**Given entries:**
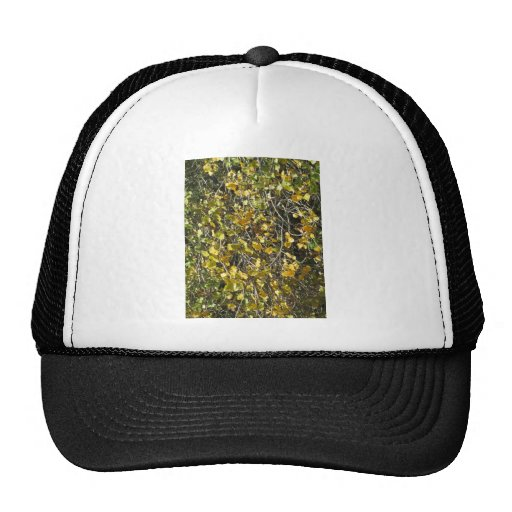Leaves fall trucker hat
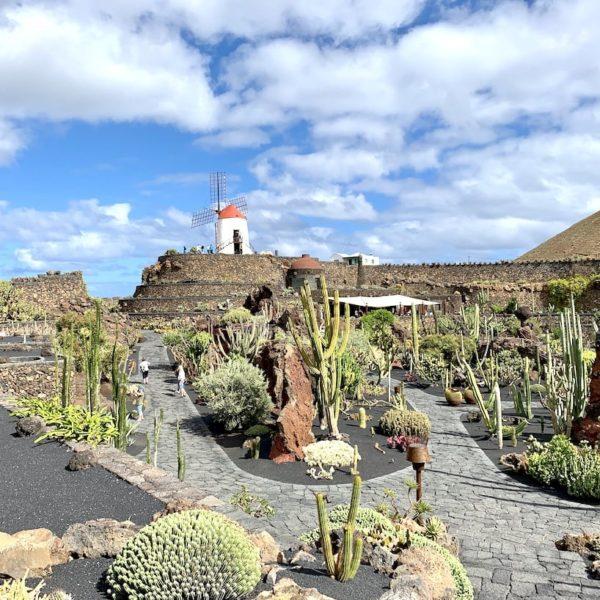 Sehenswürdigkeiten auf Lanzarote: Jardín de Cactus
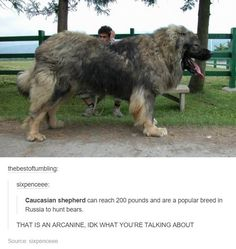 Real life Arcanine More memes, funny videos and pics on Animal Facts, Animal Memes, Funny Animals, Cute Animals, Russian Bear Dog, Caucasian Shepherd Dog, Pokemon, Huge Dogs, Wolf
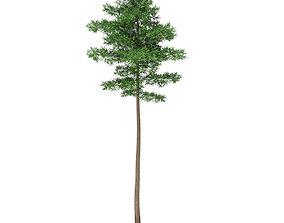 Scots Pine Tree Pinus sylvestris 24m 3D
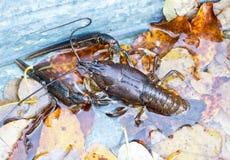 Crawfish живые в воде и листьях Стоковые Изображения RF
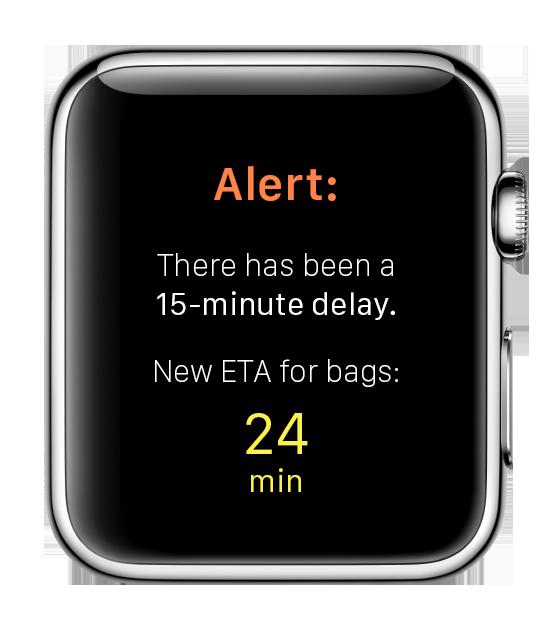 bagBuddy-delay-text.png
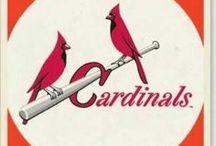 Cardinal Nation / by Carol Wright Miller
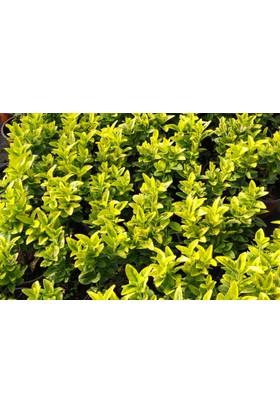Tunç Botani̇k Gold Taflan - Sarı Çit Bitkisi 50 Adet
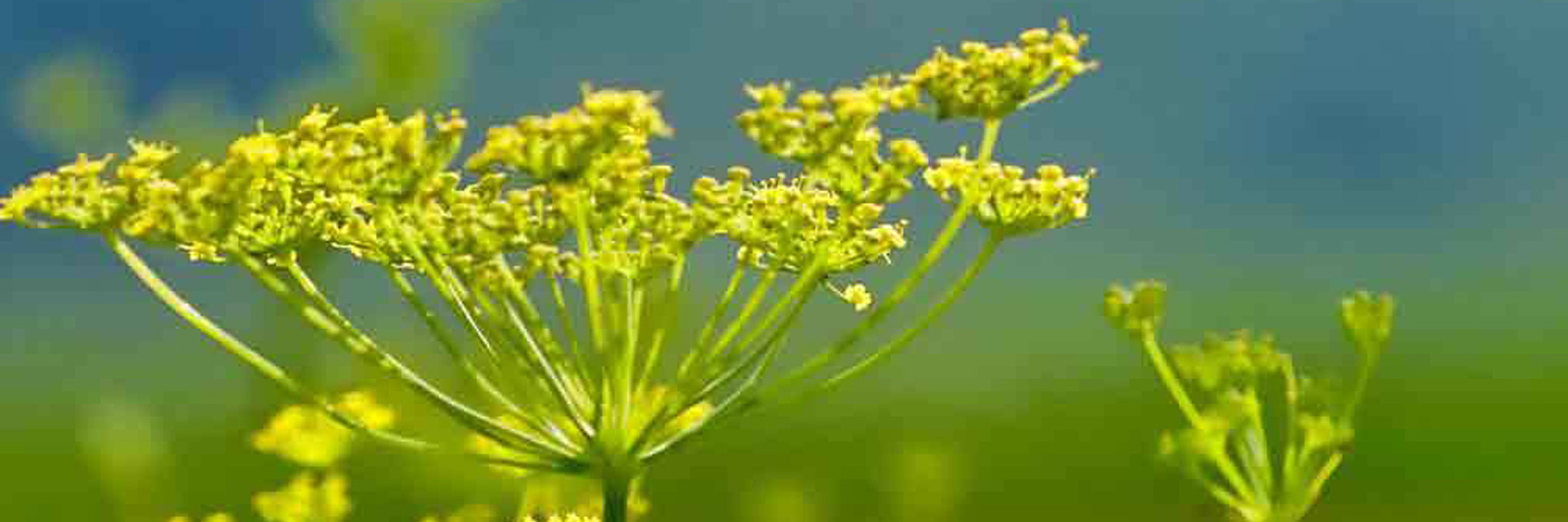 Fennel Herbs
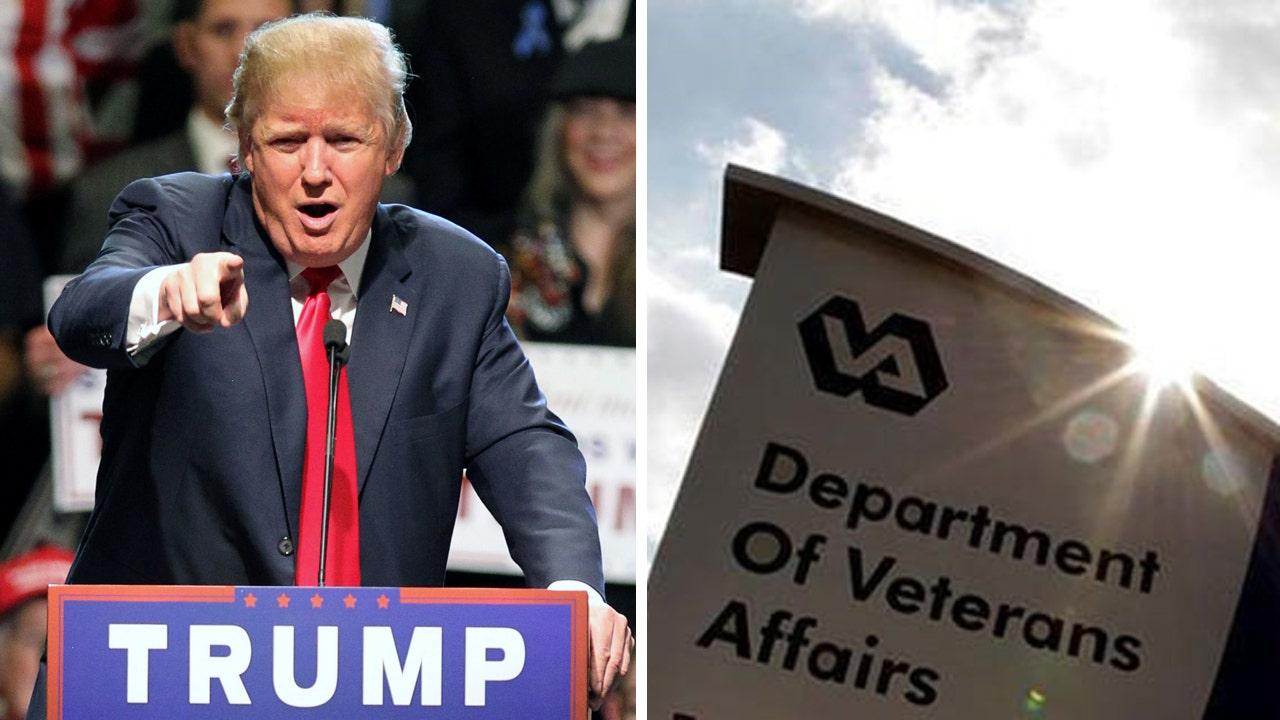Image result for donald trump veterans affairs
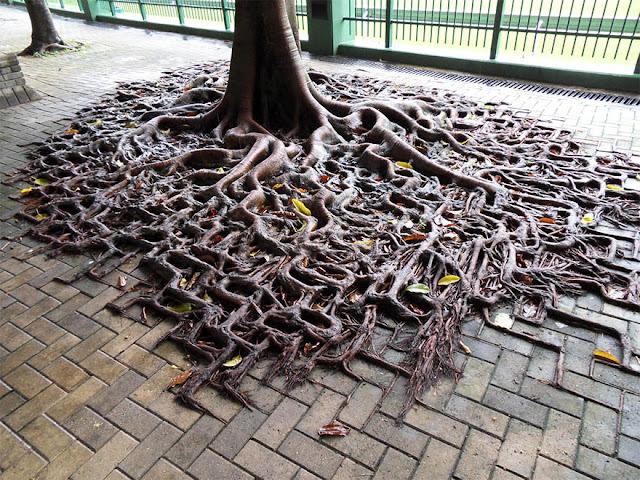 الجذور تتخلل الأرصفة وكأنها تصارع من أجل البقاء
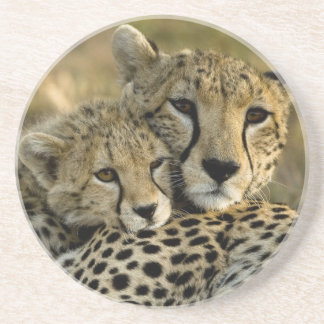 Cheetah, Acinonyx jubatus, with cub in the Masai 2 Coaster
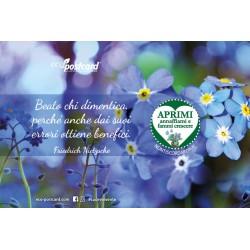 Eco-Postcard con citazione di Friedrich Nietzsche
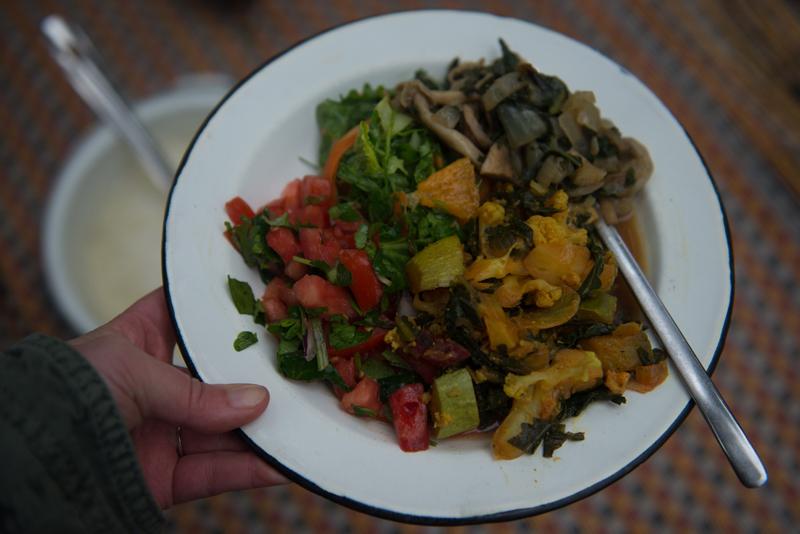 ליקוט צמחי מאכל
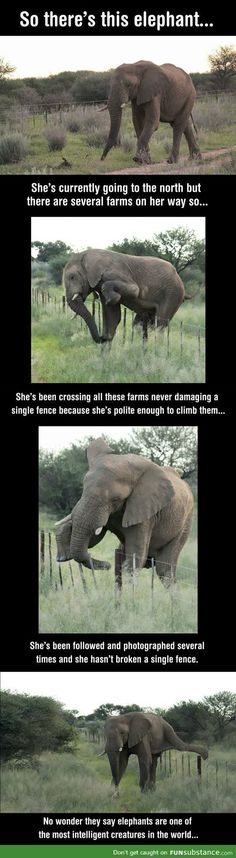 Good guy elephant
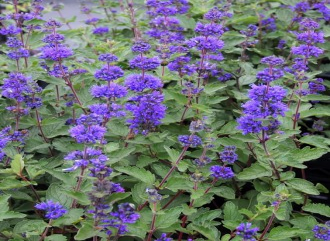 Chrysanthemum  'Bronzekrone'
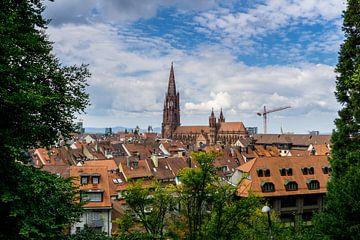 De kathedraal van Freiburg im Breisgau tussen groene bomen van Simon Dux
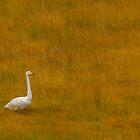 Whooper Swan by David Barnes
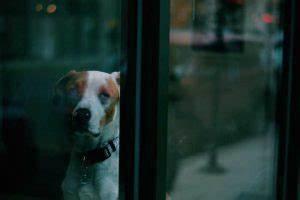 Laisser Un Chien Seul Quand On Travaille : laisser un chien seul quand on travaille nos conseils toutoupourlechien ~ Medecine-chirurgie-esthetiques.com Avis de Voitures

**Task description:** Word for word, repeat the lines above from the one with "Sehenswürdigkeiten auf Lanzarote: Jardín" through the one with "Whooper Swan by David Barnes", and nothing beyond them. Omit the pictures.

**Solved exercise:**
 Sehenswürdigkeiten auf Lanzarote: Jardín de Cactus
 Real life Arcanine More memes, funny videos and pics on Animal Facts, Animal Memes, Funny Animals, Cute Animals, Russian Bear Dog, Caucasian Shepherd Dog, Pokemon, Huge Dogs, Wolf
 Scots Pine Tree Pinus sylvestris 24m 3D
 Crawfish живые в воде и листьях Стоковые Изображения RF
 bagBuddy-delay-text.png
 Cardinal Nation / by Carol Wright Miller
Tunç Botani̇k Gold Taflan - Sarı Çit Bitkisi 50 Adet
 Fennel Herbs
Image result for donald trump veterans affairs
 الجذور تتخلل الأرصفة وكأنها تصارع من أجل البقاء
 Cheetah, Acinonyx jubatus, with cub in the Masai 2 Coaster
 Eco-Postcard con citazione di Friedrich Nietzsche
 ליקוט צמחי מאכל
 Good guy elephant
 Chrysanthemum  'Bronzekrone'
 De kathedraal van Freiburg im Breisgau tussen groene bomen van Simon Dux
 Whooper Swan by David Barnes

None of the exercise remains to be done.